Paskibraka Gorontalo

READ.ID – Dalam rangka memperingati Hari Ulang Tahun (HUT) Republik Indonesia ke 75, Pemerintah Provinsi Gorontalo tahun ini hanya menyiapkan 7 anggota Pasukan Pengibar Bendera Pusaka (Paskibraka) yang akan bertugas di halaman rumah dinas (Rudis) Gubernur Gorontalo pada 17 Agustus 2020 nanti.

Ketujuh anggota paskibraka tersebut adalah, Moh Ardiyanto Langago, (SMA N 3 Kota Gorontalo), Hikmal Abrar Sangkilang, (MAN 1 Kota Gorontalo), Noviati Wulandari Saleh, (SMA N 1 Limboto). Sabanita Tiara Ahmad, (MAN 1 Kota Gorontalo), Chikal Triwahyuni Hasan, (SMAN 3 Gorontalo), Zulkifli umar, (SMA N 1 Tapa) dan Tiara Sahla Mustafa, (sekarang adalah Mahasiswa yang tahun sebelumnya adalah Siswa MAN 1 Kota Gorontalo).

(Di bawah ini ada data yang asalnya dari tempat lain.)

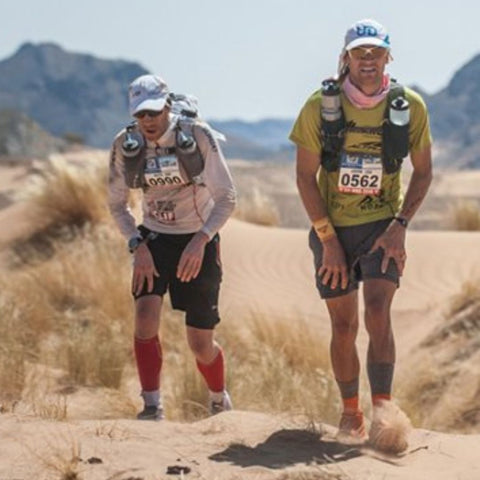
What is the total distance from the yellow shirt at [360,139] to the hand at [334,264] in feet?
0.40

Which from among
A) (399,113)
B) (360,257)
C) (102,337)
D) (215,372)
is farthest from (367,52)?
(102,337)

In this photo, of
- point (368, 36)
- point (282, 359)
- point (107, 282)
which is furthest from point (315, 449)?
point (107, 282)

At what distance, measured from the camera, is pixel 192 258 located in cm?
536

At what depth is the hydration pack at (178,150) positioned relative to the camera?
530 centimetres

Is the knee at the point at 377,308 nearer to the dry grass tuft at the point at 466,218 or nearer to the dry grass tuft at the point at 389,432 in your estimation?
the dry grass tuft at the point at 389,432

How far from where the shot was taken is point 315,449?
16.1ft

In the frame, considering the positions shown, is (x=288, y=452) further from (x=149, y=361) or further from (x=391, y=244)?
(x=149, y=361)

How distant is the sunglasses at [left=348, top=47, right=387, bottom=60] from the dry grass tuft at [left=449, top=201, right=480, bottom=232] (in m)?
9.81

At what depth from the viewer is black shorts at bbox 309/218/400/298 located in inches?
198

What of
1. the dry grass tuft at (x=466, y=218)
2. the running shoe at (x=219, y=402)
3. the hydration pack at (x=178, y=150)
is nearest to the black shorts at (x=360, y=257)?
the hydration pack at (x=178, y=150)

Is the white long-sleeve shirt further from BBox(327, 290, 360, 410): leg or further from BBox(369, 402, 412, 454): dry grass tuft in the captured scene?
BBox(369, 402, 412, 454): dry grass tuft

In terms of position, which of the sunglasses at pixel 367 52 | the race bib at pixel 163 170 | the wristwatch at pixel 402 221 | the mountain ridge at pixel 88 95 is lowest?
the wristwatch at pixel 402 221

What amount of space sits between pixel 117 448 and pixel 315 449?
2.92 feet

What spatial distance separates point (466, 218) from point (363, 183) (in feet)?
32.4
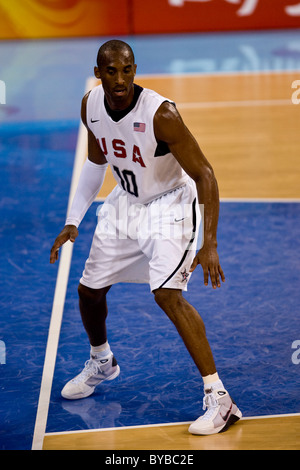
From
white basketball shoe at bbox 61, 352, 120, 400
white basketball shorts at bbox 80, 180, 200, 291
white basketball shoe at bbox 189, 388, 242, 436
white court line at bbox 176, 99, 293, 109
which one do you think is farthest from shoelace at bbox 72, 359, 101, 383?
white court line at bbox 176, 99, 293, 109

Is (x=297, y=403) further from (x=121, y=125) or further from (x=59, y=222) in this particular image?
(x=59, y=222)

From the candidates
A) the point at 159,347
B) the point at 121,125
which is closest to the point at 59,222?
the point at 159,347

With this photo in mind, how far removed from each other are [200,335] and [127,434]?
0.68 m

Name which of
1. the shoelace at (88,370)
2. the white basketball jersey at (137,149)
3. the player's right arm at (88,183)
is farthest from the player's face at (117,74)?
the shoelace at (88,370)

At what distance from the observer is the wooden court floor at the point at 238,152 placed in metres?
4.38

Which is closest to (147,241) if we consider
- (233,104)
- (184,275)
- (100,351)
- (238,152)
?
(184,275)

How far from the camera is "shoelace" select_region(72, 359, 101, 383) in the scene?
16.3ft

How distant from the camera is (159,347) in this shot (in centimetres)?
548

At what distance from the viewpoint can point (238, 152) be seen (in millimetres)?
9359

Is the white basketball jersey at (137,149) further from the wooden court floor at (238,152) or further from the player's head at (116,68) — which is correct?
the wooden court floor at (238,152)

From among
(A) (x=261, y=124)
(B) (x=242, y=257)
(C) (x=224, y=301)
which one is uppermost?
(A) (x=261, y=124)

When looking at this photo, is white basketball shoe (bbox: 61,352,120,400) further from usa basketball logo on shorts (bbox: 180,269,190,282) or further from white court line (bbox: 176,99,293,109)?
white court line (bbox: 176,99,293,109)

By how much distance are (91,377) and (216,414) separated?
3.00 ft

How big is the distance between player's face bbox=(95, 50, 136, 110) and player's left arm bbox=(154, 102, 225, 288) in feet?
0.75
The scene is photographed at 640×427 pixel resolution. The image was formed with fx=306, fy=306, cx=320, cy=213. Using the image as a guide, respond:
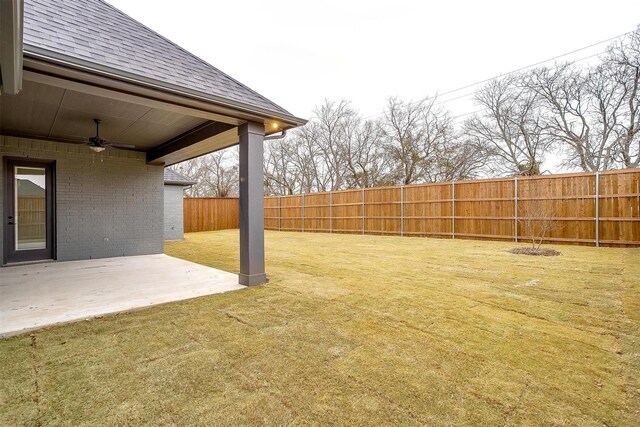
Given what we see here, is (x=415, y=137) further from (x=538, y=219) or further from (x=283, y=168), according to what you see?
(x=538, y=219)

Penanggung jawab Paskibraka Provinsi Gorontalo, Aswin Fahrin menjelaskan, tujuh orang itu merupakan anggota purna paskibraka pilihan. Bahkan dua diantaranya adalah purna paskibraka nasional tahun 2018 dan 2019. Tapi walaupun mereka purna, tetap mereka dilatih penuh selama seminggu.

Berbeda dengan pengukuhan Paskibraka pada tahun sebelumnya yang jumlahnya 32 orang, tahun ini yang dikukuhkan hanya tujuh orang. Tujuh orang tersebut merupakan anggota pasukan delapan.

Mereka resmi dikukuhkan oleh Sekretaris Daerah Provinsi Gorontalo, Darda Daraba. Acara pengukuhan Paskibraka tingkat provinsi dimulai dengan menyanyikan lagu Indonesia Raya. Kemudian para anggota Paskibraka mengucapkan Ikrar Pemuda Indonesia. Sekda Darda melanjutkan dengan menyampaikan pernyataan pengukuhan.

“Pada hari ini saya mengukuhkan saudara- sudara, sebagai pasukan pengerek bendera merah putih, yang akan bertugas nanti pada peringatan HUT Kemerdekaan RI tanggal 17 agustus 2020 di Provinsi Gorontalo,” ucap Darda saat mengukuhkan Paskibraka di Bele Li Mbui, Jumat (14/8/2020).

“Insyaallah kita doakan bersama, mudah mudahan upacara penaikan dan penurunan bendera bisa berjalan dengan lancar. Jaga kesehatan dengan baik, juga kepada pembina, pelatih, terimakasih sudah melatih dengan baik,” pesan Darda setelah pelaksanaan pengukuhan.

Seperti diketahui, perbedaan jumlah petugas dari tahun lalu karena peringatan hari kemerdekaan Indonesia kali ini masih dalam suasana pandemi Covid-19. Pada upacara nanti juga diterapkan protokol kesehatan sehingga petugas upacara dikurangi, termasuk undangan dan peserta.